I did not really expect an answer from Einstein, nor a conversion on his part. I did not speak basing my arguments on my work on global catastrophes; nor did I draw my evidence from folklore; I was enumerating physical facts left outside the domain of celestial mechanics, though they, by right, belonged there. A minute discrepancy in the motion of Mercury was noticed; to its explanation the majestic structure of the General Theory of Relativity was erected. Larger discrepancies, however, were left out of the discussion, or, in other cases, quite unsatisfactory explanations were offered, like light pressure as the cause of the behavior of cometary tails: no quantitative analysis was made for this assumption, yet it was taken into the textbooks.

To my letter of September 10 there was no answer, and the finality of Einstein’s previous short letter did not engender a hope for give and take. In that letter between my two, Einstein spoke of my evidence as if it consisted mostly of folklore—but it was physical. I wrote in my notebook:

As to the first paragraph of his letter, I was genuinely satisfied to have it in this wording. Not only the general public, but even people who know something of the natural sciences imagine that Einstein introduced electromagnetism into celestial mechanics. What he is actually trying to do is to find a unified theory in which gravitation should be integrated in a common structure with electricity and magnetism, as light was brought into the electromagnetic field theory by Maxwell, and before this, electricity and magnetism were found to be interrelated by Oersted in 1820. In his letter Einstein made it clear that he, like all others, regarded gravitation and inertia as the only forces that act among the celestial bodies and keep them on their orbits.
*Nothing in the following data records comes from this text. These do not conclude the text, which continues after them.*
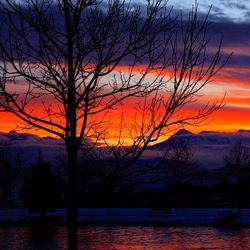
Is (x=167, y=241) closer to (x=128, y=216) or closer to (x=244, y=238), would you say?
(x=244, y=238)

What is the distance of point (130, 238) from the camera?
2597 cm

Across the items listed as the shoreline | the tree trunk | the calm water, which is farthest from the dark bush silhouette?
the tree trunk

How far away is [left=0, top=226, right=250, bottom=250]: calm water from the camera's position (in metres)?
22.3

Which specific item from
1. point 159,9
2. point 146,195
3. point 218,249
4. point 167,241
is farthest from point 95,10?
point 146,195

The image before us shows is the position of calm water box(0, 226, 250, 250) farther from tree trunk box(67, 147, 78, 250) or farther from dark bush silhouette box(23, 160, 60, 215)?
tree trunk box(67, 147, 78, 250)

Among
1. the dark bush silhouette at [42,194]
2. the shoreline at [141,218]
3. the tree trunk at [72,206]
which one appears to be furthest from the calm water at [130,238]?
the tree trunk at [72,206]

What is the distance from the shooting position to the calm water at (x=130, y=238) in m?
22.3

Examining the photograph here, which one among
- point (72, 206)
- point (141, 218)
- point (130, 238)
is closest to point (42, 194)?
point (141, 218)

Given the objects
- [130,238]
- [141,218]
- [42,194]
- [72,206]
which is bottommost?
[130,238]

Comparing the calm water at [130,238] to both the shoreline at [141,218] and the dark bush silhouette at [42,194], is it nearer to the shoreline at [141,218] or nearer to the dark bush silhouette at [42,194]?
the shoreline at [141,218]

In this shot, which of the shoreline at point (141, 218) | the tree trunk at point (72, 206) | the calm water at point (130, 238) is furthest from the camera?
the shoreline at point (141, 218)

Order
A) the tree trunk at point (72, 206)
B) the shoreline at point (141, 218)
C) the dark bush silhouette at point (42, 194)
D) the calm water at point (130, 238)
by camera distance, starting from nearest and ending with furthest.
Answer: the tree trunk at point (72, 206), the calm water at point (130, 238), the shoreline at point (141, 218), the dark bush silhouette at point (42, 194)

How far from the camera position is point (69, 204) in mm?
5828

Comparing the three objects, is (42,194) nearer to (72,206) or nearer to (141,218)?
(141,218)
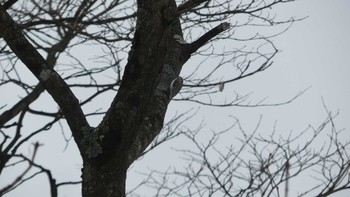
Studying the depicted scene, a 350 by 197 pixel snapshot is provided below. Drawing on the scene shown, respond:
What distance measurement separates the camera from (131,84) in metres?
1.97

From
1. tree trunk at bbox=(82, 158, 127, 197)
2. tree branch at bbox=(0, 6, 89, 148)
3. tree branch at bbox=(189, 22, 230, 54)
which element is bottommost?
tree trunk at bbox=(82, 158, 127, 197)

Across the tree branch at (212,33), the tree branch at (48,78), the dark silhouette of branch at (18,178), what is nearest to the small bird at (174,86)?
the tree branch at (212,33)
I thought: This is the second best reply I could have had—at least the opposition was spelled out; an agreement with my argument I could hardly expect.

As to his second paragraph—I saw that the muddy wave of suspicion had reached even Einstein and infected him for a while, despite the fact that he knew me a little from former years.

I have repeatedly, and also very recently, been asked: “What made you so strong that you could persevere in the face of a concerted opposition of the entire scientific establishment, and to do it for so many years?” Whether this is the true ground or not, I usually answered, “It is the obstinacy of my race, the race of Marx, of Freud, and of Einstein.”


  1. See Appendix I for the original text in German.